Exercise details
Arrange every line of the material below as one numbered list, omitting the blank lines. Leave the pictures out of your answer.

Task inputs
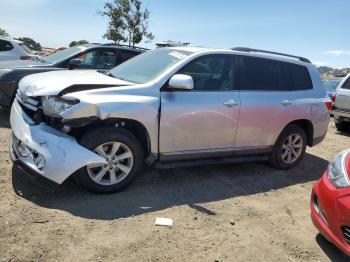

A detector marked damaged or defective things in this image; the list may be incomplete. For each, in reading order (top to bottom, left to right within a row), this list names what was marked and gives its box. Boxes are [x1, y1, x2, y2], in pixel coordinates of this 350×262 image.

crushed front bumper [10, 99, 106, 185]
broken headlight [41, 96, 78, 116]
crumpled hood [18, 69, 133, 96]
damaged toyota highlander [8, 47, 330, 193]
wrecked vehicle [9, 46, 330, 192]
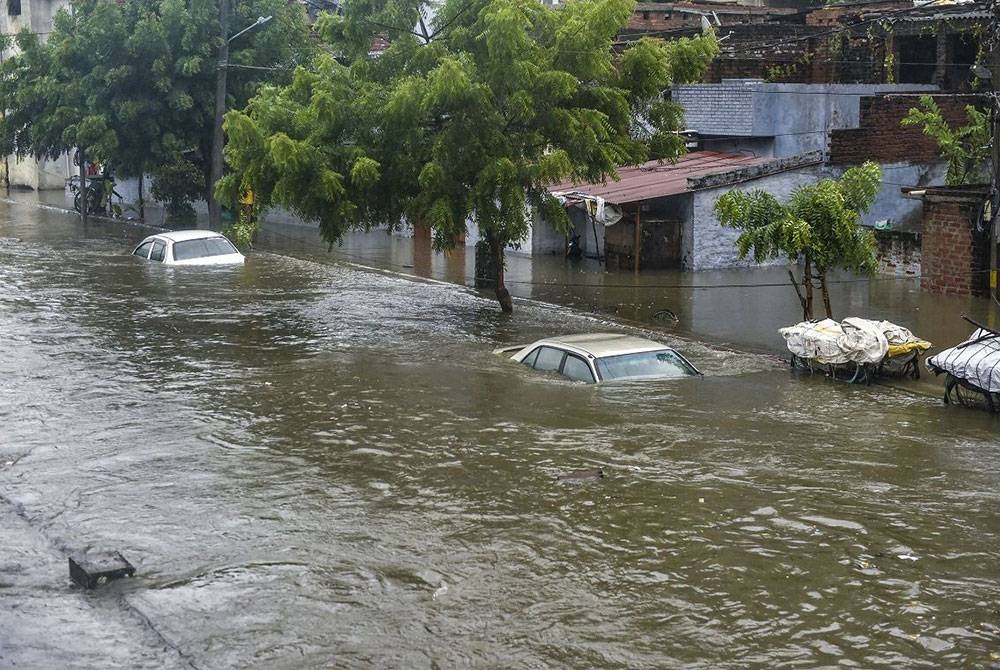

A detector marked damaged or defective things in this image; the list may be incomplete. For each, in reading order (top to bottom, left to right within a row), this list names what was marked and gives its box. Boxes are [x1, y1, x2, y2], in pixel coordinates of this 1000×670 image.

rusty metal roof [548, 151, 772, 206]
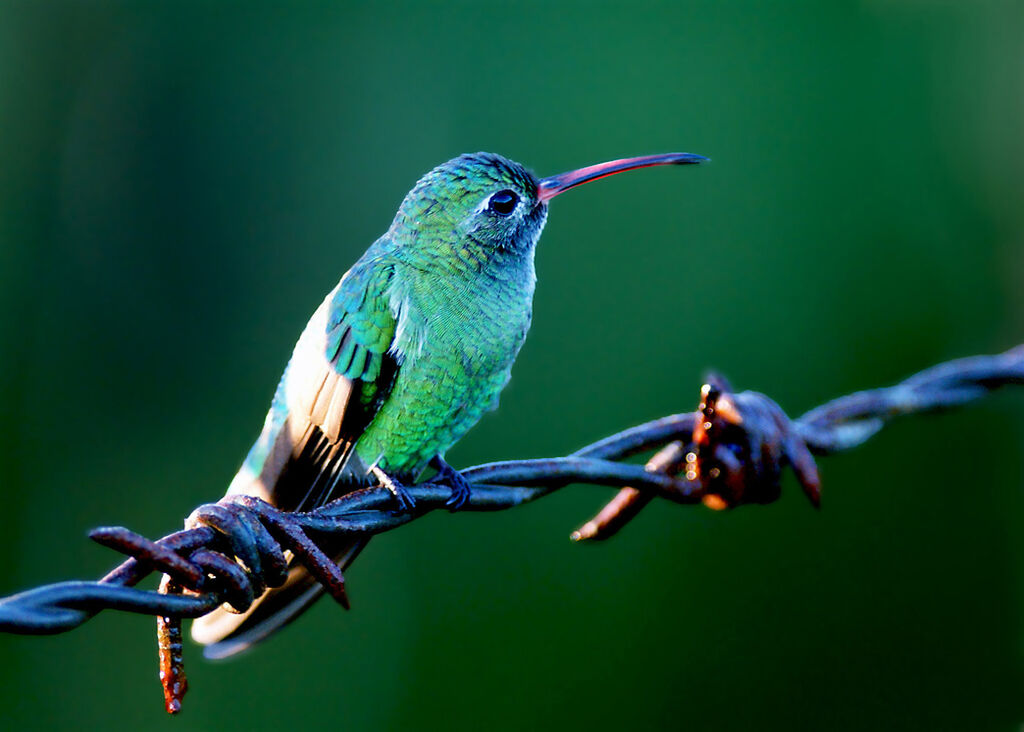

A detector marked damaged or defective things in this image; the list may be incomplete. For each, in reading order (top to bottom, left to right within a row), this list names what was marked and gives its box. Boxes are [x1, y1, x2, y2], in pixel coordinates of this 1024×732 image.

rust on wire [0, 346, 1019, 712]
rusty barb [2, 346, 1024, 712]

Task answer
1. A detector marked damaged or defective things in this image; the list may be incomplete. For each, in reading order (top to bottom, left to right within a row), this list names what was marked and gives its box. Boxes are [x1, y1, x2, y2], in pixel coordinates of this 350×262 image.
2. crushed front bumper [10, 99, 106, 185]
3. broken headlight [41, 96, 78, 116]
4. crumpled hood [18, 69, 133, 96]
5. damaged toyota highlander [8, 47, 330, 193]
6. wrecked vehicle [9, 46, 330, 192]
7. A detector marked damaged or defective things in this image; the list may be incomplete. For each, in reading order (top to bottom, left to right within a row), this list names what was marked and gives its box. Boxes are [x1, y1, x2, y2], in pixel coordinates of this 1000×670 image.
8. rusty metal roof [548, 151, 772, 206]
9. A detector marked damaged or defective things in this image; the list may be incomplete. For each, in reading order (top to bottom, left to right within a row), this list names what was marked and gives its box. Boxes are [x1, y1, x2, y2], in pixel coordinates of this 1024×732 image.
10. rust on wire [0, 346, 1019, 712]
11. rusty barb [2, 346, 1024, 712]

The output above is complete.